Pakistani troops launched a major operation against militants who stormed a police academy in the country's restive southwest in an attack that left at least one official dead and 84 wounded as it continued into early Tuesday.

The attack on the Balochistan Police College, located 20 kilometres east of Quetta city centre, began at around 11:30 pm (1830 GMT) Monday, with gunfire continuing to ring out from the site hours later.

According to a military statement "five to six" militants were involved, with a clearing operation beginning shortly after.

Provincial secretary health Noor-ul-Haq Baloch told AFP "an injured police official died on his way to a local hospital from the attack site" and the number of injured had risen to 84, ten of whom had major gun shot or bomb-related injuries.

Mir Sarfaraz Ahmed Bugti, the provincial home minister, had earlier tweeted "2 terrorist killed" and "200 plus rescued Alhamdo lillha (by God's grace)".

It was not immediately clear how many cadets were in the building at the time of the attack. Bugti said it normally housed around 700 but "recently there was a batch which graduated so I can't say how many there are now".

As the battle to retake the academy continued, police and civil administration officials at the site told AFP they had heard several loud blasts.

The area was plunged into darkness when the operation was launched while security personnel created a cordon and ambulances zoomed in and out, taking the injured to hospitals. Military helicopters meanwhile circled overhead.

A man who identified himself as a police cadet told reporters: "I saw three men in camouflage whose faces were hidden carrying Kalashnikovs.
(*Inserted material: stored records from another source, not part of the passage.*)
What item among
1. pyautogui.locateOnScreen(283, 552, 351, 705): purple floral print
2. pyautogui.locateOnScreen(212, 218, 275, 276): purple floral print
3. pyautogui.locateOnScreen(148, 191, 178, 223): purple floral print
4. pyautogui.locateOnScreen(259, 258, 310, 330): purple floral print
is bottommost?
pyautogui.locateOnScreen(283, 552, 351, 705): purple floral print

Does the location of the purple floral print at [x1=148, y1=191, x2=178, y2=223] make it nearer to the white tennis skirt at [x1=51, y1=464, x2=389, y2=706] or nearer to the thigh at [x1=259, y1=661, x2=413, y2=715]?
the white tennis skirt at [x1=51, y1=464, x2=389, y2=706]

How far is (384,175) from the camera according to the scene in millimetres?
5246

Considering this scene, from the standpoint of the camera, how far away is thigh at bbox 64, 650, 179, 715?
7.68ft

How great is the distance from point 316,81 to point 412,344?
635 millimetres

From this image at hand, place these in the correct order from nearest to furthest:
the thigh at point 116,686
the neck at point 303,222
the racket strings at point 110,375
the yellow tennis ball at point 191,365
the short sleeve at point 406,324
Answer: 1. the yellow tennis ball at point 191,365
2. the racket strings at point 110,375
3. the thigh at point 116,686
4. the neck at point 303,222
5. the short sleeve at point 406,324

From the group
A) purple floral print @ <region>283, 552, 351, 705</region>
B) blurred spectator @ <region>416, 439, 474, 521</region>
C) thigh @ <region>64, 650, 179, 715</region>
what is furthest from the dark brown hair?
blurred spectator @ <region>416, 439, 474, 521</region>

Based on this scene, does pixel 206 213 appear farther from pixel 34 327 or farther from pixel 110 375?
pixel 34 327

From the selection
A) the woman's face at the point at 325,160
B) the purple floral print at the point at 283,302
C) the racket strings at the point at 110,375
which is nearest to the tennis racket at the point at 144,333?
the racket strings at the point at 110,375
They started firing and entered the dormitory but I managed to escape over a wall."


Unclear motive

No group has yet claimed responsibility but Baloch separatists demanding greater autonomy of the mineral rich but desperately poor region have been waging an on-off insurgency for decades, and the province is also riven by sectarian strife and Islamist violence.

The attack came a day after separatist gunmen for the Baloch Liberation Army on a motorcycle shot dead two coast guards and a civilian and wounded a shopkeeper in a remote southwest coastal town in the same province.

In August, a suicide bombing at a Quetta hospital claimed by the Islamic State group and the Jamaat-ul-Ahrar faction of the Pakistani Taliban killed 73 people, including many of the city's lawyer community who had gone there to mourn the fatal shooting of a colleague.

Balochistan is also a key region for China's ambitious $46 billion China-Pakistan Economic Corridor (CPEC) infrastructure project linking its western province of Xinjiang to the Arabian Sea via Pakistan.

Security problems have mired CPEC in the past with numerous separatist attacks, but China has said it is confident the Pakistani military is in control.

The army has repeatedly been accused by international rights groups of abuses in Balochistan.